This humorous story was sent to me by a friend of 53 years, Greg Stanford.
I mowed the lawn today, and after doing so I sat down and had a cold beer. The day was really quite beautiful, and the drink facilitated some deep thinking.
My wife walked by and asked me what I was doing, and I said ‘nothing’. The reason I said ‘nothing’ instead of saying ‘just thinking’ is because she then would have asked ‘about what?’ At that point I would have had to explain that men are deep thinkers about various topics, which would lead to other questions.
Finally I pondered an age old question: Is giving birth more painful than getting kicked in the nuts? Women always maintain that giving birth is way more painful than a guy getting kicked in the nuts, but how could they “know”? Well, after another beer, and some more heavy deductive thinking, I have come up with an answer to that question. Getting kicked in the nuts is more painful than having a baby, and even though I obviously couldn’t really “know”, here is the reason for my conclusion.
A year or so after giving birth, a woman will often say, “It might be nice to have another child.” On the other hand, you never hear a guy say, “You know, I think I would like another kick in the nuts.” I rest my case. Time for another beer, and then maybe a nap in that hammock.

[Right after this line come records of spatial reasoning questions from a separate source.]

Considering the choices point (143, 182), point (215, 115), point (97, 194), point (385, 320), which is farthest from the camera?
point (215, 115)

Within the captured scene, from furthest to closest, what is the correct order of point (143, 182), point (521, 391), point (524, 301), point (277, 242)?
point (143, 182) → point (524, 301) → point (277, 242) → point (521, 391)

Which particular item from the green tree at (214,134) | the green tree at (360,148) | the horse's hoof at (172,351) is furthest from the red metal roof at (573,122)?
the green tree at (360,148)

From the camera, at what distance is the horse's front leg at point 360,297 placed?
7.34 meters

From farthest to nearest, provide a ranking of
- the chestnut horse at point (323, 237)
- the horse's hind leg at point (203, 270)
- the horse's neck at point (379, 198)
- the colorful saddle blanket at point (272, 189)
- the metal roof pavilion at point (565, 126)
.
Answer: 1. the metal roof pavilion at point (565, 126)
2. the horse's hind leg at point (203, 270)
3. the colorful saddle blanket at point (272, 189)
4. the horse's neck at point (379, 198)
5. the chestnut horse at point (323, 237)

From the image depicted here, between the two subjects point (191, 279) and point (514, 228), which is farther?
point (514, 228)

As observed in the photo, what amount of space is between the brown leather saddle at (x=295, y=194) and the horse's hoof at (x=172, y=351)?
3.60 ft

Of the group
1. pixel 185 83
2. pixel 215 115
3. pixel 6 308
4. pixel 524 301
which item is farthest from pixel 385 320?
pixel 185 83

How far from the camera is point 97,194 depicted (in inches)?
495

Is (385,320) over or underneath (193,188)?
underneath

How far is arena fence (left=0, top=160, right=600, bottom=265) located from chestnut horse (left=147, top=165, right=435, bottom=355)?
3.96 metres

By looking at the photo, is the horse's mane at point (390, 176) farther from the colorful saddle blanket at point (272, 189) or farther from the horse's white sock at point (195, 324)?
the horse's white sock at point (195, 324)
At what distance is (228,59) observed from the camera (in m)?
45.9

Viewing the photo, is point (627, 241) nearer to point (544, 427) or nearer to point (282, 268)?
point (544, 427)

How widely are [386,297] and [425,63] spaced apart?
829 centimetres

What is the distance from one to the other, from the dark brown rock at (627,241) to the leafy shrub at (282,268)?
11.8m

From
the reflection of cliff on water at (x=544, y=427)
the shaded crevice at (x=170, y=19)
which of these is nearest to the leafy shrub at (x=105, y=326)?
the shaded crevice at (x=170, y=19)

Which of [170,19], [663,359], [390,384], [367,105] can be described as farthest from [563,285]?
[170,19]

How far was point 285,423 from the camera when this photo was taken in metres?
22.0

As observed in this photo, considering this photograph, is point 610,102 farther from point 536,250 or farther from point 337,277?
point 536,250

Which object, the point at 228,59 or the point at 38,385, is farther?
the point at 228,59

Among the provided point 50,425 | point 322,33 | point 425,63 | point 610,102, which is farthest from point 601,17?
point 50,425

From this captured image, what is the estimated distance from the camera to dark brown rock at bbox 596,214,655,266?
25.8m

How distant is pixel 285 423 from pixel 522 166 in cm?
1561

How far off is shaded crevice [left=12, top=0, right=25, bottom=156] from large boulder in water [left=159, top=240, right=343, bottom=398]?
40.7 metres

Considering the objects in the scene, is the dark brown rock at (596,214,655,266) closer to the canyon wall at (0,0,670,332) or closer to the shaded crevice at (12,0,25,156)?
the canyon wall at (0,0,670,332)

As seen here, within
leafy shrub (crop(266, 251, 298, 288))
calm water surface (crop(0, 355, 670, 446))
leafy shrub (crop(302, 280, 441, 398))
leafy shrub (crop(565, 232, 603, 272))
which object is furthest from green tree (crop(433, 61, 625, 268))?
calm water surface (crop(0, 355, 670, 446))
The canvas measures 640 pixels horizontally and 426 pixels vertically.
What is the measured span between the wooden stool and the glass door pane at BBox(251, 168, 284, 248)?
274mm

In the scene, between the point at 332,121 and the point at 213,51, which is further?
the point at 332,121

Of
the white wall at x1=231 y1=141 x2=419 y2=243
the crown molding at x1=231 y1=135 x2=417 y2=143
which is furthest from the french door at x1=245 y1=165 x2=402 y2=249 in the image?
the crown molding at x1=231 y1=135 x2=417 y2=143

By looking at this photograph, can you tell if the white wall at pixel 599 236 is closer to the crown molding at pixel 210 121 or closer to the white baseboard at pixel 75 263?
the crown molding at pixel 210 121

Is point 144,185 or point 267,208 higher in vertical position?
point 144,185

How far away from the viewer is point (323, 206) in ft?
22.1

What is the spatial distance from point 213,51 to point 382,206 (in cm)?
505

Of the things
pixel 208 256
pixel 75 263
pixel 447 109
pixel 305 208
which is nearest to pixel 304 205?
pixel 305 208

A duck walks into a pub and orders a pint of beer and a ham sandwich.
The barman looks at him and says, “Hang on! You’re a duck.”
“I see your eyes are working,” replies the duck.
“And you can talk!” Exclaims the barman.
“I see your ears are working, too,” Says the duck. “Now if you don’t mind, can I have my beer and my sandwich please?”
“Certainly, sorry about that,” says the barman as he pulls the duck’s pint.
“It’s just we don’t get many ducks in this pub.. What are you doing round this way?”
“I’m working on the building site across the road,” Explains the duck. “I’m a plasterer.”
The flabbergasted barman cannot believe the duck and wants to learn more, but takes the hint when the duck pulls out a newspaper from his bag and proceeds to read it.
So, the duck reads his paper, drinks his beer, eats his sandwich, bids the barman good day and leaves.
The same thing happens for two weeks.
Then one day the circus comes to town.
The ringmaster comes into the pub for a pint and the barman says to him, “You’re with the circus, aren’t you? Well, I know this duck that could be just brilliant in your circus. He talks, drinks beer, eats sandwiches, reads the newspaper and everything!”
“Sounds marvelous,”says the ringmaster, handing over his business card.
“Get him to give me a call.”
So the next day when the duck comes into the pub the barman says, “Hey Mr. Duck, I reckon I can line you up with a top job, paying really good money.”
“I’m always looking for the next job,” Says the duck.
“Where is it?”
“At the circus,” says the barman.
“The circus?” Repeats the duck.
“That’s right,” replies the barman.
“The circus?” The duck asks again, “with the big tent?”
“Yeah,” the barman replies.
“With all the animals who live in cages, and performers who live in caravans?” says the duck.
“Of course,” the barman replies.
“And the tent has canvas sides and a big canvas roof with a hole in the middle?” persists the duck.
“That’s right!” says the barman.
The duck shakes his head in amazement, and says .. ………
“Why the hell would they need a plasterer??!”